Dana Gram: That blink meant he can’t wait to lick it.[Kellyanne Conway leaves the stage]
So, we’re going to take a few questions and Conan is going to meet with president Trump to explain the situation in Syria. You, ma’am?[Cut to Heidi Gardner in audience]
Heidi Gardner: Hi, Conan, thank you for your service.[Cut to Dana Gram and the dog] [Dog grunting]
Dana Gram: “It’s my honor, I do this job for two reasons; one, I love my country, and two, belly rubs.”[Cut to Heidi Gardner in audience]
Heidi Gardner: I just wanted to ask, who’s a good boy? Are you a good boy?[Cut to Dana Gram and the dog]
Are you my good little boy?[Dog grunting]
Dana Gram: “Seriously, with all due respect, I’m a trained military assassin, not some basic labradoodle.” That’s on you.[Cut to Heidi Gardner in audience]
Heidi Gardner: You’re right, I apologize.[Cut to Dana Gram and the dog]
Dana Gram: “Apology accepted.” You, sir.[Cut to Mikey in the audience]
Mikey: Yes, you were involved in a terrorist raid. Was that scary for you?[Cut to Dana Gram and the dog] [The dog barks]
Dana Gram: “A little, sure, but it could have been worse. The terrorists had guns and explosives but at least they don’t have vacuum cleaners.” Yes, you ma’am?[Cut to Melissa in the audience]
Melissa: How does it feel to be getting all the credit for killing Baghdadi? Right.[Cut to Dana Gram and the dog] [The dog barks]
Dana Gram: “Honestly, it was team effort from day one. It’s been, “I sniff your ass, you sniff mine.”[Cut to Melissa in the audience]
Melissa: And how has your life changed now that you’re a hero?[Cut to Dana Gram and the dog] [The dog barks]
Dana Gram: What can I say? Honestly, I’m drowning in the bitches.” You ma’am.[Cut to Ego in the audience]
Ego: What do you feel about the so-called whistle-blower in the white house?[Cut to Dana Gram and the dog] [The dog grunts]
Dana Gram: “I think we need to find out who the whistle-blower is because that sound is driving him crazy.” Next question, please. Wait, actually I’m going to have a sip of water, [The dog drinks water using a glass] I think you, ma’am.[Cut to Aidy in the audience]
Aidy: I was just on dog twitter and reading some stories about you. Any of them true?[Cut to Dana Gram and the dog] [The dog grunts]

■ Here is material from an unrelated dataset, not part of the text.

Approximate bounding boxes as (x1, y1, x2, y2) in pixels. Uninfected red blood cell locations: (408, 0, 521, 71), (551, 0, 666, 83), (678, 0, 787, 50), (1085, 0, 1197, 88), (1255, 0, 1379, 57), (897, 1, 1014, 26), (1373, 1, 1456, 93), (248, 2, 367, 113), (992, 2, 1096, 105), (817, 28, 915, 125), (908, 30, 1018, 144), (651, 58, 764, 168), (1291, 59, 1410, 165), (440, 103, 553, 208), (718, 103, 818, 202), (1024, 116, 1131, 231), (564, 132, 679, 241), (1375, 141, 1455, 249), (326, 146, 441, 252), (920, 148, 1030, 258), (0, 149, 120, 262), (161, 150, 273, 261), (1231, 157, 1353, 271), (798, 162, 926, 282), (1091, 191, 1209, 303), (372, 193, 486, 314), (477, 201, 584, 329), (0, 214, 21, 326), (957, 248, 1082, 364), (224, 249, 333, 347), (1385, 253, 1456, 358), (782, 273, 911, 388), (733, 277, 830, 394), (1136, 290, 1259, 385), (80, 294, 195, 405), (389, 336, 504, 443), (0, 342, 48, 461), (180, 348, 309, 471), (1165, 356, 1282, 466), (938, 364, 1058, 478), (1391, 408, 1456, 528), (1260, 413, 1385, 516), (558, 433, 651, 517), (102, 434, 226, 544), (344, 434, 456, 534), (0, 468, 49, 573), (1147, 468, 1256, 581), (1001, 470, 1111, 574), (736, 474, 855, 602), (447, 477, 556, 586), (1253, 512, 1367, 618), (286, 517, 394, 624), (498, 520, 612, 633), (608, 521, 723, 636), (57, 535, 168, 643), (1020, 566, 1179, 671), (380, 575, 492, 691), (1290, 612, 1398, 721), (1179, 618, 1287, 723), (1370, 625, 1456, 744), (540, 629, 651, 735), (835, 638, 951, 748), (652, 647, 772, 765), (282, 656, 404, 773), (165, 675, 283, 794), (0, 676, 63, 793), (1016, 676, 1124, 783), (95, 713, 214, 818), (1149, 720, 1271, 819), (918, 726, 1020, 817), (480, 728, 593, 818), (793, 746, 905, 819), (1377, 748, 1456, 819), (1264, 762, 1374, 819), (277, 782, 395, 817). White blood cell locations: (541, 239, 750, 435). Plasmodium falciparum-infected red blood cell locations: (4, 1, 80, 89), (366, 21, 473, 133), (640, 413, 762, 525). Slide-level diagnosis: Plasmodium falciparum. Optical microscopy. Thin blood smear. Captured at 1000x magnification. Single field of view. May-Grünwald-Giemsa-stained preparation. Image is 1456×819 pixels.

Dana Gram: He says, “Okay, I should come clean about something. Ten years ago at a Halloween party, I dressed up as a cat. I did not mean to appropriate feline culture or put on cat face. I also apologize for last Halloween when I dressed as a chocolate lab.”[Cut to Aidy in the audience]
Aidy: Okay, but what about the video of you that’s just come out?[Cut to Dana Gram and the dog] [The dog grunts]
Dana Gram: “Oh, right, there’s a video of me barking at a black mailman, but I swear it wasn’t a bout race. Because I don’t see color. Literally I’m color-blind. Oh, and every day for the past years, I’ve humped someone’s leg without consent. For that I apologize.”[Cut to Kenan in the audience]
Kenan: If I could throw in a silly question, who do you think won Halloween?[Cut to Dana Gram and the dog] [The dog grunts]
Dana Gram: “To me, Heidi Klum always wins Halloween but this year I have to go with Kylie Jenner, she became Marilyn. And speaking of costumes, what is the janky fake medal that the president put on my neck, it has a picture of a paw on it. What the hell is that? You don’t give humans a medal with a foot on it.” “Anyway, that’s my time, god bless America. Scooter, if you’re watching, daddy loves you, now go to bed. And the same goes for Pickle, Rocket, Billy, Shamrock.”[Kyllyanne Conway walks in]
Kyllyanne Conway: Thank you so much, Conan. We also have a human that was involved in the raid.[Chris walks in and stand beside the doe]
Does anyone have any questions for him?[Cut to the reporters who are silent and have no questions.] [Cut to the stage]
Chris: Okay, thank you for your time.
Kyllyanne Conway: Yes, and thank you, all of you. Now this dog has to go meet president Trump and then he has to testify against presidents Trump. He was on the Ukraine call too. Mmm-kay, good night.